The full loop was driven end-to-end from a fresh folder, and — critically — the settings loop was proven to change real output:
og_init(example=TRUE) scaffolds the project and writes 13 example domains (183 MB) from the bundled gsm.core data.
og_validate() reports 12/12 input domains OK against the mapping specs.
og_run() produces 13 mapped domains, 25 metrics, 4 reporting objects, 2 interactive KRI reports (site + country), 25 static chart PNGs, and the site payload.
Tighten kri0001 thresholds and hand-edit the AE input CSV; separately deactivate kri0012.
Flagged sites move 13 → 23; the deactivated metric drops the run to 24 metrics and stale outputs are cleaned. The customize-settings requirement, demonstrated on real output.
Live acceptance testing also caught a foot-gun: an invalid Threshold/Flag combination could be written silently. A contract guard was added so the invalid combo now errors at write time with an actionable message.
The prototype was built by a six-package fleet and then put through a three-lens adversarial review (R-core, integration, packaging). The review confirmed 12 findings; 11 were fixed in this PR and 1 was deferred to the roadmap — metric-phase bContinueOnError, which is spec-compliant demo-parity behavior today and becomes a graceful-degradation improvement in Phase 1. Three further candidate findings were investigated and dismissed. The R suite now runs 640 pass / 0 fail (a suite that previously never ran in CI, plus two pre-existing dev-branch test bugs fixed) and the site suite runs 181 vitest pass.

### Required tasks
1. Retype the portion of the prototype test summary starting at "og_run() produces 13" and ending at "on real output.".
2. In the prototype test summary, what outputs does og_run() produce? List each one with its stated count.

### Exercise data

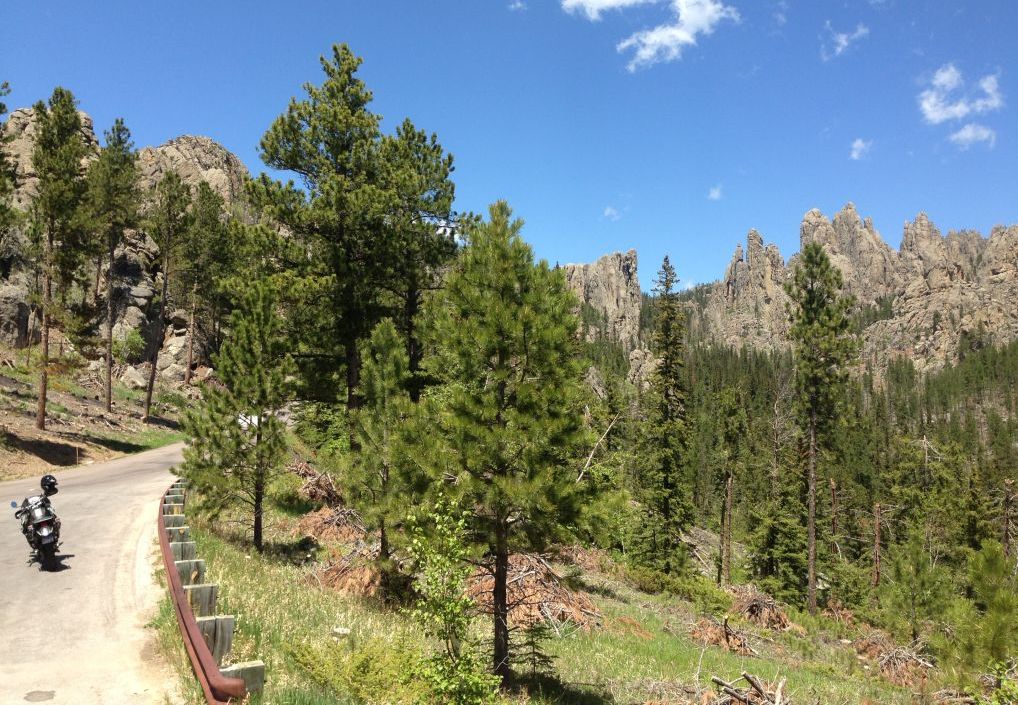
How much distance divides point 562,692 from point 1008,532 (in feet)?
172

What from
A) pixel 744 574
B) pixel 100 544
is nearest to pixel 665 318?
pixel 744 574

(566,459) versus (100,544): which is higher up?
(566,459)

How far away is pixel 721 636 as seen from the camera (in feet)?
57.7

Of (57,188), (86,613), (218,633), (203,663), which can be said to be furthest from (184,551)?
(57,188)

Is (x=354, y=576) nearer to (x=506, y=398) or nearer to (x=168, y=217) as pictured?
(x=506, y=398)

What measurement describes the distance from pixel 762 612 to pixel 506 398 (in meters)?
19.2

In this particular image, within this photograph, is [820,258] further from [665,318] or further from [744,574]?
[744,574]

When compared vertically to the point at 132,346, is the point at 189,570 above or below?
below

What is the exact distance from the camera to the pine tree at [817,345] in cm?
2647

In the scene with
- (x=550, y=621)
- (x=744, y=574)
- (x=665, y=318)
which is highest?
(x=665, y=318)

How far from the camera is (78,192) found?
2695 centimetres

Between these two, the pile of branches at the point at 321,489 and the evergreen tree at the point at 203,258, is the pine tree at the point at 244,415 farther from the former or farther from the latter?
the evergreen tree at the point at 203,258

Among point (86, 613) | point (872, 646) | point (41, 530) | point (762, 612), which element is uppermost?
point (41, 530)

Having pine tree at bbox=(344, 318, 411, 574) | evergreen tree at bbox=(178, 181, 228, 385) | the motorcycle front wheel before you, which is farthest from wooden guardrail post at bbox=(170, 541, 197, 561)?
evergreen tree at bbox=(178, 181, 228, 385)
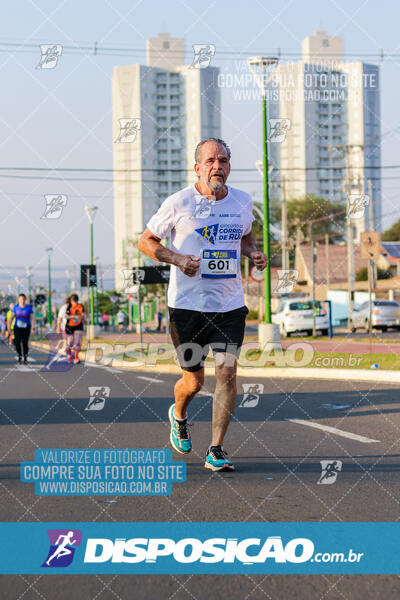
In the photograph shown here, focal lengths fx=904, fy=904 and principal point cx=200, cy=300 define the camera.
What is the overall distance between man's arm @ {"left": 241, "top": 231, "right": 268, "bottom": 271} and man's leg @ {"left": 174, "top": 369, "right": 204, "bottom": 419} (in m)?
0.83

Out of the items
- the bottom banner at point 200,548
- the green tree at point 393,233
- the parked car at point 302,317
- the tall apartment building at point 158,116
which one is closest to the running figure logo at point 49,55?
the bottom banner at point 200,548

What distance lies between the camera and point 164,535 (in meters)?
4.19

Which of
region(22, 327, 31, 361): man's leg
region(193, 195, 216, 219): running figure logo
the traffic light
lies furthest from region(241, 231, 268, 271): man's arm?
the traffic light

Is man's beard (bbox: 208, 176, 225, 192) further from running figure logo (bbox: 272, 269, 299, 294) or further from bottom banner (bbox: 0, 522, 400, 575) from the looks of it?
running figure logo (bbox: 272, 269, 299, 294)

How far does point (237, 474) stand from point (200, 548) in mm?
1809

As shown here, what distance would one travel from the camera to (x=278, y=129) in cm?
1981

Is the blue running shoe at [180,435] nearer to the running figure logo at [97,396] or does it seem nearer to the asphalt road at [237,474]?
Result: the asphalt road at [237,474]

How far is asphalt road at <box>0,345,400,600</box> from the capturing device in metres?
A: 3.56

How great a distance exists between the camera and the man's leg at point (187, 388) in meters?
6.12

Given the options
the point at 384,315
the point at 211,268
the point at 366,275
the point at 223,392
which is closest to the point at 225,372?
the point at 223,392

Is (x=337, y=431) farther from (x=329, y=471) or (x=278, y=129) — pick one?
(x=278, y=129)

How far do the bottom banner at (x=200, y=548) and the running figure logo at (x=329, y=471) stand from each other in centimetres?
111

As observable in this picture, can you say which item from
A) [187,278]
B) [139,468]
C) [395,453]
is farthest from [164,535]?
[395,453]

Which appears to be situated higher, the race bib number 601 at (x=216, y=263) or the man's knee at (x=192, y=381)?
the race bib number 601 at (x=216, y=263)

==

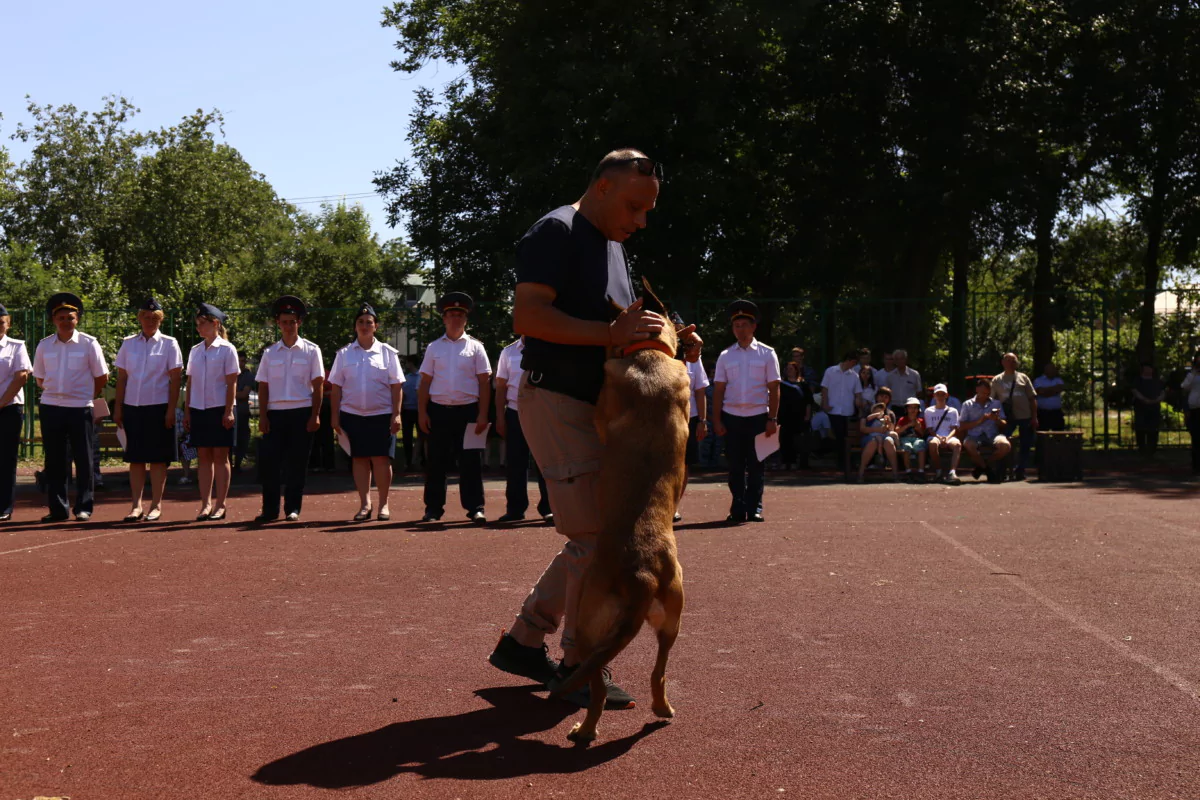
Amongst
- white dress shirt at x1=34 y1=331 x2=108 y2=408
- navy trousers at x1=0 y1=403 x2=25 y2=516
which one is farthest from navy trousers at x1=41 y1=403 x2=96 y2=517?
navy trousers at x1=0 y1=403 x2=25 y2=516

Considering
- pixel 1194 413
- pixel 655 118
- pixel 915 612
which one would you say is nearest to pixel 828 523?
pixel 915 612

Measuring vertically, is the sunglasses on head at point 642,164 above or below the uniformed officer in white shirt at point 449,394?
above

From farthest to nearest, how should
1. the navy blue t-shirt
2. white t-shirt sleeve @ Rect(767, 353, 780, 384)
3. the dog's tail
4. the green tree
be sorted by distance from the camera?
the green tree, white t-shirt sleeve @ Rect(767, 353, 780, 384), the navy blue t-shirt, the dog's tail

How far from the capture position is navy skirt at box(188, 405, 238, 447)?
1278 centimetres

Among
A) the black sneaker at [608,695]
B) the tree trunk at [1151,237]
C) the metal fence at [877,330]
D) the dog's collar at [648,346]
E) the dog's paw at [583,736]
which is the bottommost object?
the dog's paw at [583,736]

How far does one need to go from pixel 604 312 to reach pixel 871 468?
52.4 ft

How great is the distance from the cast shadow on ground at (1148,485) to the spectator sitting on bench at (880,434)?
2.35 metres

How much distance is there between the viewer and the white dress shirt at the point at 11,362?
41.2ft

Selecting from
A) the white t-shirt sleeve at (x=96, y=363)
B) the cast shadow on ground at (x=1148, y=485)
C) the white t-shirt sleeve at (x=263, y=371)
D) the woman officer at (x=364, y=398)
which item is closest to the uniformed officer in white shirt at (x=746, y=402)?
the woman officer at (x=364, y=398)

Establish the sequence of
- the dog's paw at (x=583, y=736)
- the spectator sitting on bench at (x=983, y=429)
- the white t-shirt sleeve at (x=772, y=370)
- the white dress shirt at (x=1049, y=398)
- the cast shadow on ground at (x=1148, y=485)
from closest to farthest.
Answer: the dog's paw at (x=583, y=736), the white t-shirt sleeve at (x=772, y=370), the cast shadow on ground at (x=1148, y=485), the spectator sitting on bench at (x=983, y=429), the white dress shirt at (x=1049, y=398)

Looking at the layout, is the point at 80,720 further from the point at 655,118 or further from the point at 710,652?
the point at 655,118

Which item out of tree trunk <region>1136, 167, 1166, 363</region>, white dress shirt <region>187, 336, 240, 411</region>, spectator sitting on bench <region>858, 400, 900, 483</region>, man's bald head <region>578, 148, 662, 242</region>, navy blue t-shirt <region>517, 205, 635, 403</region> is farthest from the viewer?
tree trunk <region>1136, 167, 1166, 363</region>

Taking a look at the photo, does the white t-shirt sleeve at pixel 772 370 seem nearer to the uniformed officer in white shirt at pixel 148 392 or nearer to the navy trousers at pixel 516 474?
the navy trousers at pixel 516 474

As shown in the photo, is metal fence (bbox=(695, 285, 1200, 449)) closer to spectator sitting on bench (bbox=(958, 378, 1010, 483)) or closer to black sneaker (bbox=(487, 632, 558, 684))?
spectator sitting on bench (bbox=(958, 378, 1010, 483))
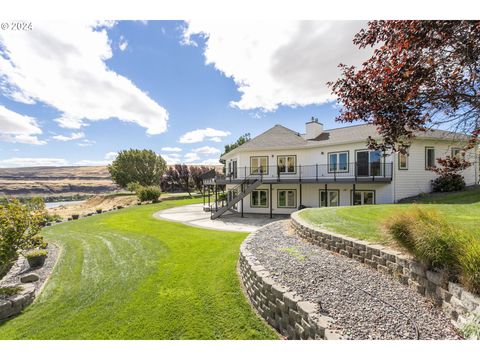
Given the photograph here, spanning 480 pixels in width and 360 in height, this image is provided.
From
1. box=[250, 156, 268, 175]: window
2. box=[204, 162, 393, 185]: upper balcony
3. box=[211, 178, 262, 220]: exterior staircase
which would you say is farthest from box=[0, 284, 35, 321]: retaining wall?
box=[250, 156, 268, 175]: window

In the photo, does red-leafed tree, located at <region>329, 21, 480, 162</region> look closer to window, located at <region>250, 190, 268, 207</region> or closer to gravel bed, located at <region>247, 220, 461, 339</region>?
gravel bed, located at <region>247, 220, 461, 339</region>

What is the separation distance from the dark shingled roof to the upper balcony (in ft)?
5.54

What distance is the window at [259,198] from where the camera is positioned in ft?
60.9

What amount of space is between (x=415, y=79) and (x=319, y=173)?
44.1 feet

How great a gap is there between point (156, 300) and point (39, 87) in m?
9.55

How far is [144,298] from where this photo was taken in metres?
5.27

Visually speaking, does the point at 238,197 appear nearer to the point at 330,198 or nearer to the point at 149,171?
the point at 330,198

...

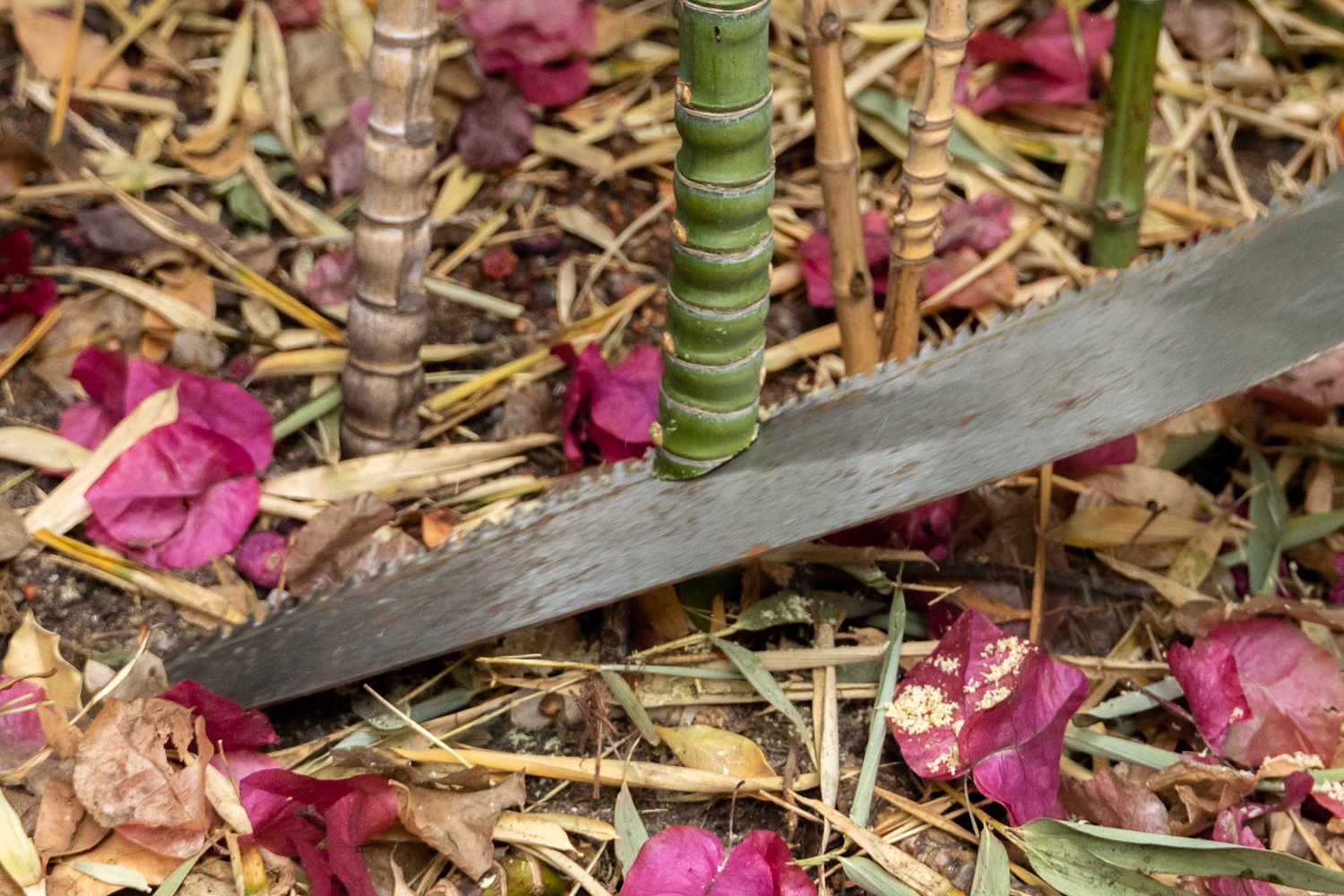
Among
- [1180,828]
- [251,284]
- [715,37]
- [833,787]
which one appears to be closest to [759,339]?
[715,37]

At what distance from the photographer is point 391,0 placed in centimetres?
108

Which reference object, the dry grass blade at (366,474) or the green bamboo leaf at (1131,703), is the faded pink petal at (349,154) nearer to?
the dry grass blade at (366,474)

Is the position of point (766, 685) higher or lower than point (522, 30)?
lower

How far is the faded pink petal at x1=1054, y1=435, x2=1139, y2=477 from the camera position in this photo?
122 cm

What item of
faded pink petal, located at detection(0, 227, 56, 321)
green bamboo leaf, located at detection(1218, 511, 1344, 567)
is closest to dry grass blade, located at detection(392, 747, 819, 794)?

### Task answers
1.
og_run() produces 13 mapped domains, 25 metrics, 4 reporting objects, 2 interactive KRI reports (site + country), 25 static chart PNGs, and the site payload.
Tighten kri0001 thresholds and hand-edit the AE input CSV; separately deactivate kri0012.
Flagged sites move 13 → 23; the deactivated metric drops the run to 24 metrics and stale outputs are cleaned. The customize-settings requirement, demonstrated on real output.

2.
- 13 mapped domains
- 25 metrics
- 4 reporting objects
- 2 interactive KRI reports (site + country)
- 25 static chart PNGs
- the site payload